Stored items:
--

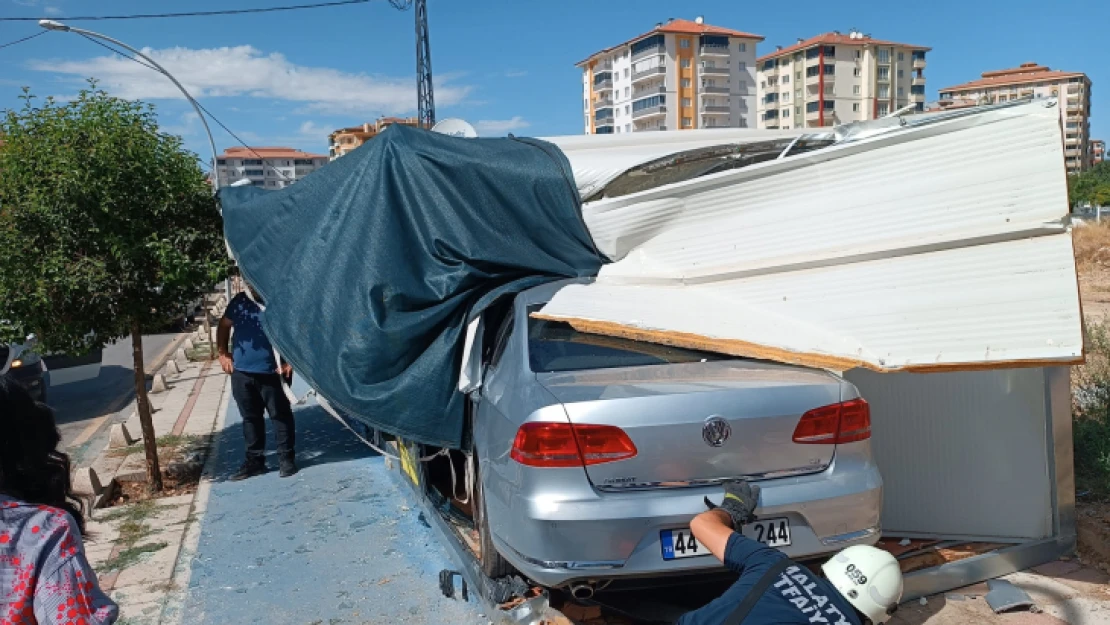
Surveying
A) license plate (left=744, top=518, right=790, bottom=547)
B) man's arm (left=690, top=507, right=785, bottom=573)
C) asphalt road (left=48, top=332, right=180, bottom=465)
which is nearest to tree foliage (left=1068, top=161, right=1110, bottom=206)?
asphalt road (left=48, top=332, right=180, bottom=465)

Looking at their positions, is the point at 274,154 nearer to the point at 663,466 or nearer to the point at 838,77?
the point at 838,77

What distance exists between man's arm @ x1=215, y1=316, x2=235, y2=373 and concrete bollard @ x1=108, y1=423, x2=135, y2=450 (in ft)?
8.51

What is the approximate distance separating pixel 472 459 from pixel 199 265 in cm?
364

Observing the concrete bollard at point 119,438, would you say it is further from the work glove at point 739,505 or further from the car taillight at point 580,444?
the work glove at point 739,505

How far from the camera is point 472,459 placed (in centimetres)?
439

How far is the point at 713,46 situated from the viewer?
3846 inches

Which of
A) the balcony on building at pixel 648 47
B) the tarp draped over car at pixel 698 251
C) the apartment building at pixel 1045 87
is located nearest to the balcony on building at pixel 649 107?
the balcony on building at pixel 648 47

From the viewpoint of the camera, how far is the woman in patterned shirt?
5.85 feet

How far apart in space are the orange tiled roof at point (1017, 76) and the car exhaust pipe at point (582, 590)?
127502 millimetres

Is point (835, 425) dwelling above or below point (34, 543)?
below

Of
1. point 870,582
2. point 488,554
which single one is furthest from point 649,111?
point 870,582

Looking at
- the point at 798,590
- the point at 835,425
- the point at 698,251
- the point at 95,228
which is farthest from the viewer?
the point at 95,228

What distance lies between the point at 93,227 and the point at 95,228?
2 centimetres

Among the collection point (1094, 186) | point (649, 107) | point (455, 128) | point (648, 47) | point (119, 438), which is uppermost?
point (648, 47)
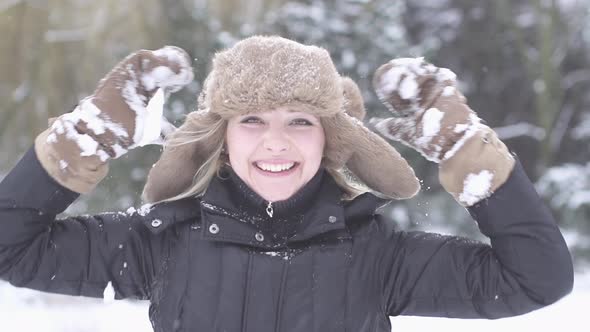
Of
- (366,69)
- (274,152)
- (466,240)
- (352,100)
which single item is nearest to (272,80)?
(274,152)

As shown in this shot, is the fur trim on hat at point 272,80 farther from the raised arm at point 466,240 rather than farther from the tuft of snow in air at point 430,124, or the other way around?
the tuft of snow in air at point 430,124

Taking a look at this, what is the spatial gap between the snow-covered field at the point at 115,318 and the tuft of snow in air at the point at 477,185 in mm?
3781

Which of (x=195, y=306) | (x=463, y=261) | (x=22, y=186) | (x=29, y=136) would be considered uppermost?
(x=22, y=186)

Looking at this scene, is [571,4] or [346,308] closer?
[346,308]

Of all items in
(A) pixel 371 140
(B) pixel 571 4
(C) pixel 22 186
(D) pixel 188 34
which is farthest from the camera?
(B) pixel 571 4

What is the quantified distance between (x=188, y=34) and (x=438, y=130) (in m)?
5.46

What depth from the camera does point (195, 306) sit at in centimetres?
180

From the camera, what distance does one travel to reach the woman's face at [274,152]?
1.89 metres

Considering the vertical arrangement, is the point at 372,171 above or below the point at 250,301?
above

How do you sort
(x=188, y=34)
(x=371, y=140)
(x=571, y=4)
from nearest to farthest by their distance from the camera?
1. (x=371, y=140)
2. (x=188, y=34)
3. (x=571, y=4)

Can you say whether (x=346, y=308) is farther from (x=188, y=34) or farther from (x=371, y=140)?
(x=188, y=34)

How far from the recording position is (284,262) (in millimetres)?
1823

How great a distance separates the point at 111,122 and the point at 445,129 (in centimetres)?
84

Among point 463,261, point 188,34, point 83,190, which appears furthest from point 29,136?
point 463,261
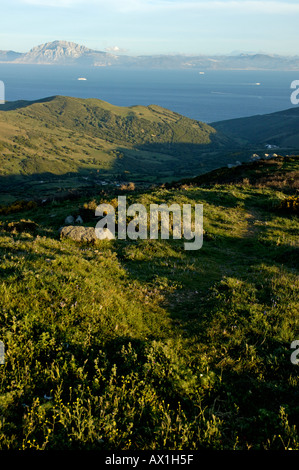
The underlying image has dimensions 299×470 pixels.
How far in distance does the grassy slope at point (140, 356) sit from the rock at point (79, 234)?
2.41m

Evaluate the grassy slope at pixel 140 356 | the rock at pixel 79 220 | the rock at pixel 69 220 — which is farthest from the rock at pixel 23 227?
the grassy slope at pixel 140 356

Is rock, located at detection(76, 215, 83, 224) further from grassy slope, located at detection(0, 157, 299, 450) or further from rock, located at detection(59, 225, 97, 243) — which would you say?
grassy slope, located at detection(0, 157, 299, 450)

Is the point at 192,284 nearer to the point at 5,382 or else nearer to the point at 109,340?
the point at 109,340

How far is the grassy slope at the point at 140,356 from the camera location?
427cm

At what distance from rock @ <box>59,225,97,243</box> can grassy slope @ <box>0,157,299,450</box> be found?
7.90 feet

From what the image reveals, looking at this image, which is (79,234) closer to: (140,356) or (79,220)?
(79,220)

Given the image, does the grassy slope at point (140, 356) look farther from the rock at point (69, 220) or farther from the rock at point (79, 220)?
the rock at point (69, 220)

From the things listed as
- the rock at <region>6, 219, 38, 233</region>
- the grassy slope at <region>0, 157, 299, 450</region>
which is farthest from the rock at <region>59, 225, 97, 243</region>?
the grassy slope at <region>0, 157, 299, 450</region>

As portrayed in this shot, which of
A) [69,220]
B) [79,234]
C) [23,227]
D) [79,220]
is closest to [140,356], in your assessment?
[79,234]

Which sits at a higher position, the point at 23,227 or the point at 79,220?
the point at 79,220

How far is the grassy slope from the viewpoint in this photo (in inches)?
168

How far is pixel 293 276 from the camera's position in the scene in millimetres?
10844

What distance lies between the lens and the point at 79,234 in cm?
1385

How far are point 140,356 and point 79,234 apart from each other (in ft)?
29.7
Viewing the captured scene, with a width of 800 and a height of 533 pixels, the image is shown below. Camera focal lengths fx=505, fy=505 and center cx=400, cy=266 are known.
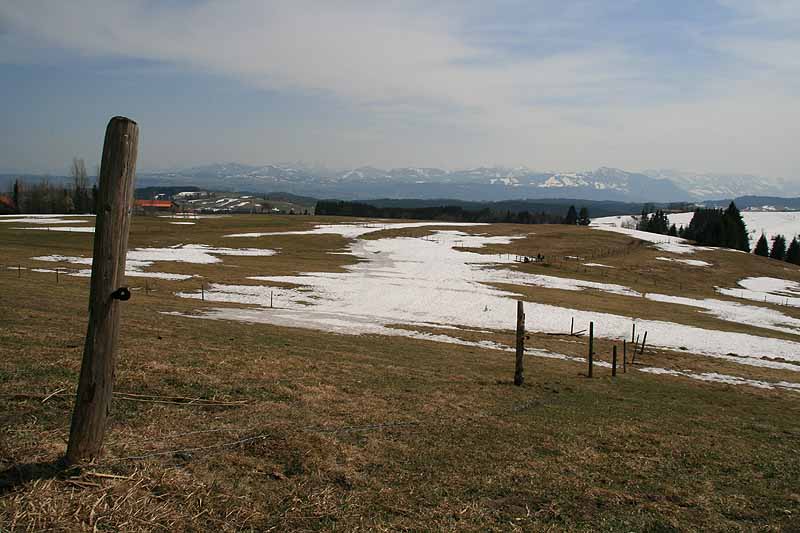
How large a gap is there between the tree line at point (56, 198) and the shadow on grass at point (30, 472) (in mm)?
164865

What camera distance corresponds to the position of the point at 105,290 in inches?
242

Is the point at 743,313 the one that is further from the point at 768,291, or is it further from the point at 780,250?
the point at 780,250

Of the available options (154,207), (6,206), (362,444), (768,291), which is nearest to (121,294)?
(362,444)

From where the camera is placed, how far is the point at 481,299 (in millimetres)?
47656

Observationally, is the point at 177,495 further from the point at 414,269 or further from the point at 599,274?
the point at 599,274

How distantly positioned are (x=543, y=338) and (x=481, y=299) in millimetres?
14137

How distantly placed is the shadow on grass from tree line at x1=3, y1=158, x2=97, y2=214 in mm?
164865

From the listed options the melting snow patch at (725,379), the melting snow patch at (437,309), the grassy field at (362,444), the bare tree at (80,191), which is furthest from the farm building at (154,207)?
the melting snow patch at (725,379)

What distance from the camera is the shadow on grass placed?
5809 mm

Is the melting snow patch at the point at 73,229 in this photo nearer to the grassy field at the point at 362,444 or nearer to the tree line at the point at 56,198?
the tree line at the point at 56,198

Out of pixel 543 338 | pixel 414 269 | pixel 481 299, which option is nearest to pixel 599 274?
pixel 414 269

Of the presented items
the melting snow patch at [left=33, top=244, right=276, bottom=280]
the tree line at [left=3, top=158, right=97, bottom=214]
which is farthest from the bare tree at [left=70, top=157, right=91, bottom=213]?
the melting snow patch at [left=33, top=244, right=276, bottom=280]

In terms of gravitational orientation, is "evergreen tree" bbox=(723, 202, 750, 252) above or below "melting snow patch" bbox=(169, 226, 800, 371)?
above

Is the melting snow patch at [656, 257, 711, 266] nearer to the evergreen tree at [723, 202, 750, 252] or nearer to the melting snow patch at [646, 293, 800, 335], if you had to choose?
the melting snow patch at [646, 293, 800, 335]
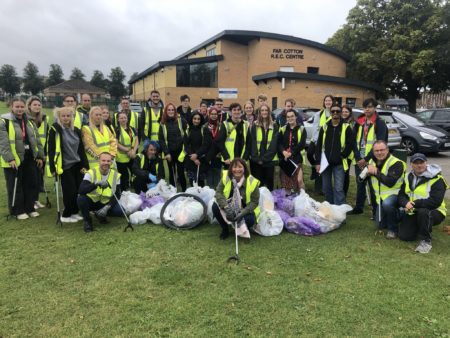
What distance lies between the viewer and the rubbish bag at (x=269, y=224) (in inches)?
204

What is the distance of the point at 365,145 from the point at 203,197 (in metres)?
2.83

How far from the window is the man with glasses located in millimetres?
30854

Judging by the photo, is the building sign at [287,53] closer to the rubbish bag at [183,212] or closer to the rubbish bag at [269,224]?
the rubbish bag at [183,212]

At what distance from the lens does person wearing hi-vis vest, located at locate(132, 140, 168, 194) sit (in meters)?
6.92

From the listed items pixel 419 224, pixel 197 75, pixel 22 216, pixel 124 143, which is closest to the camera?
pixel 419 224

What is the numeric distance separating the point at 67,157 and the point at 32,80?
97.5 meters

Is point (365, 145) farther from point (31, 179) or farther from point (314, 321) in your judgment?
point (31, 179)

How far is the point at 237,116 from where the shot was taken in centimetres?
627

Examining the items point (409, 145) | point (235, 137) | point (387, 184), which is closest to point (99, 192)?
point (235, 137)

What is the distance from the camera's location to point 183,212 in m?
5.46

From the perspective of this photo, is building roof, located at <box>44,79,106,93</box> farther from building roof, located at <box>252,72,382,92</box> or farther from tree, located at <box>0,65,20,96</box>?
building roof, located at <box>252,72,382,92</box>

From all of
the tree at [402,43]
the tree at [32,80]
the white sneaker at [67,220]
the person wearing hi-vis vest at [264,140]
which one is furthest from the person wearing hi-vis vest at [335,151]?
the tree at [32,80]

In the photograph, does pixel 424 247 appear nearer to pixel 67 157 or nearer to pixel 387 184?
pixel 387 184

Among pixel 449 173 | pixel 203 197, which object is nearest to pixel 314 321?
pixel 203 197
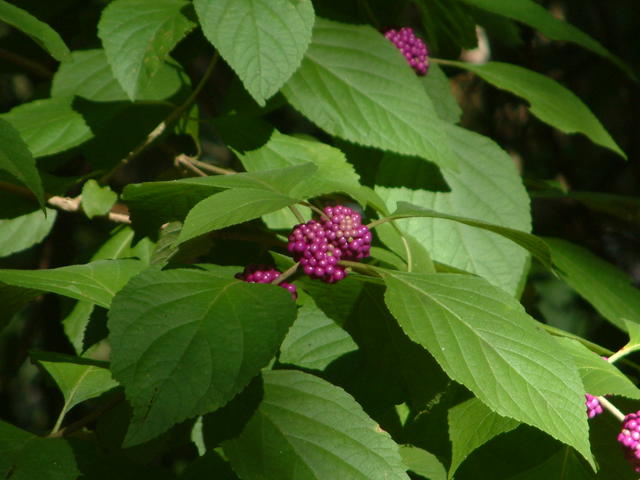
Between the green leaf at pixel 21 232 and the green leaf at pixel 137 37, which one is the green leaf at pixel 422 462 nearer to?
the green leaf at pixel 137 37

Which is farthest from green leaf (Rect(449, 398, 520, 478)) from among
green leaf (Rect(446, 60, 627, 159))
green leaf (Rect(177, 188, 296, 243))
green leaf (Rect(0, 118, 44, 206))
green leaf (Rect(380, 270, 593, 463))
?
green leaf (Rect(446, 60, 627, 159))

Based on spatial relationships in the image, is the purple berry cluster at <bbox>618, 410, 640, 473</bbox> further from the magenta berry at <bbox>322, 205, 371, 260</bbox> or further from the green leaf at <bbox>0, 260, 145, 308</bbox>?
the green leaf at <bbox>0, 260, 145, 308</bbox>

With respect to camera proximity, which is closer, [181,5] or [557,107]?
[181,5]

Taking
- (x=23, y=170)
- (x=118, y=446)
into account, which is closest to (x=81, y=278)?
(x=23, y=170)

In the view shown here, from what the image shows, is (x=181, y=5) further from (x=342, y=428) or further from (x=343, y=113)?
(x=342, y=428)

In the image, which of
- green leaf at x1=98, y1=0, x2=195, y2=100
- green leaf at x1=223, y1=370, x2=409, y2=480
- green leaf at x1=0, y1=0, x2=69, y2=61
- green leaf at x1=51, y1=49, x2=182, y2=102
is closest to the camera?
green leaf at x1=223, y1=370, x2=409, y2=480

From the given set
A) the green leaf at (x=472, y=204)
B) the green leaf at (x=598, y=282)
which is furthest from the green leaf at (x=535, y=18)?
the green leaf at (x=598, y=282)
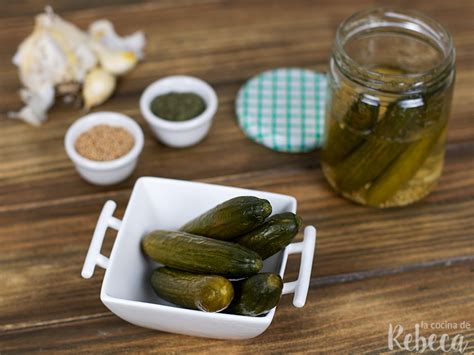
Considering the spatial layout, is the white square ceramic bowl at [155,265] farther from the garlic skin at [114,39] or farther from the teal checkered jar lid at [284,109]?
the garlic skin at [114,39]

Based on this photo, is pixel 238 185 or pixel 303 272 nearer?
pixel 303 272

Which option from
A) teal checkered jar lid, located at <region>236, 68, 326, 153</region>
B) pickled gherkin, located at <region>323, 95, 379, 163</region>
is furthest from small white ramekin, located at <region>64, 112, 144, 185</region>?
pickled gherkin, located at <region>323, 95, 379, 163</region>

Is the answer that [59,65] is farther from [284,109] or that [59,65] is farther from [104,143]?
[284,109]

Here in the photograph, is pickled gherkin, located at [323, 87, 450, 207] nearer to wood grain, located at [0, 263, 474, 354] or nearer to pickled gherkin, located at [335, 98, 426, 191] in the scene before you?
pickled gherkin, located at [335, 98, 426, 191]

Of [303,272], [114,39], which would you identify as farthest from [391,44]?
[114,39]

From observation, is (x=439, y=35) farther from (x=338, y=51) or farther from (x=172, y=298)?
(x=172, y=298)

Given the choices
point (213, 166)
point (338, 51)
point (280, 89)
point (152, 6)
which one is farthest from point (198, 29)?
point (338, 51)
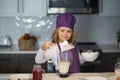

--

**EXERCISE OBJECTIVE**.
Output the lines from the start of the stored items up to and including the line containing "2 centimetres" as a JSON list of strings, one per line, with blank lines and pictures omitted.

**TASK OUTPUT**.
[
  "Surveying",
  "A) license plate (left=744, top=518, right=790, bottom=547)",
  "B) man's arm (left=690, top=507, right=785, bottom=573)",
  "C) asphalt road (left=48, top=332, right=180, bottom=465)",
  "which is nearest to tree foliage (left=1068, top=161, right=1110, bottom=206)?",
  "asphalt road (left=48, top=332, right=180, bottom=465)",
  "Looking at their positions, is the point at 274,154 nearer to the point at 663,466 or nearer to the point at 838,77?",
  "the point at 838,77",
  "What distance exists between man's arm @ x1=215, y1=316, x2=235, y2=373 and concrete bollard @ x1=108, y1=423, x2=135, y2=450 (in ft)?",
  "8.51",
  "What is the approximate distance separating pixel 472 459 from pixel 199 265 in cm?",
  "364",
  "Observing the concrete bollard at point 119,438, would you say it is further from the work glove at point 739,505 or further from the car taillight at point 580,444?",
  "the work glove at point 739,505",
  "How far from the camera is point 472,459 placed (in centimetres)?",
  "439",
  "How far is the point at 713,46 situated from the viewer?",
  "3846 inches",
  "Which of",
  "A) the balcony on building at pixel 648 47",
  "B) the tarp draped over car at pixel 698 251",
  "C) the apartment building at pixel 1045 87",
  "is located nearest to the balcony on building at pixel 649 107?",
  "the balcony on building at pixel 648 47",
  "From the viewpoint of the camera, how far is the woman in patterned shirt?",
  "5.85 feet",
  "How far apart in space are the orange tiled roof at point (1017, 76) and the car exhaust pipe at point (582, 590)?",
  "127502 millimetres",
  "Is point (835, 425) dwelling above or below point (34, 543)?",
  "below",
  "Of",
  "1. point 870,582",
  "2. point 488,554",
  "which single one is furthest from point 649,111?",
  "point 870,582",
  "Looking at",
  "- the point at 798,590",
  "- the point at 835,425",
  "- the point at 698,251",
  "- the point at 95,228",
  "which is farthest from the viewer?",
  "the point at 95,228",
  "What distance lies between the point at 93,227 and the point at 95,228?",
  "2 centimetres"
]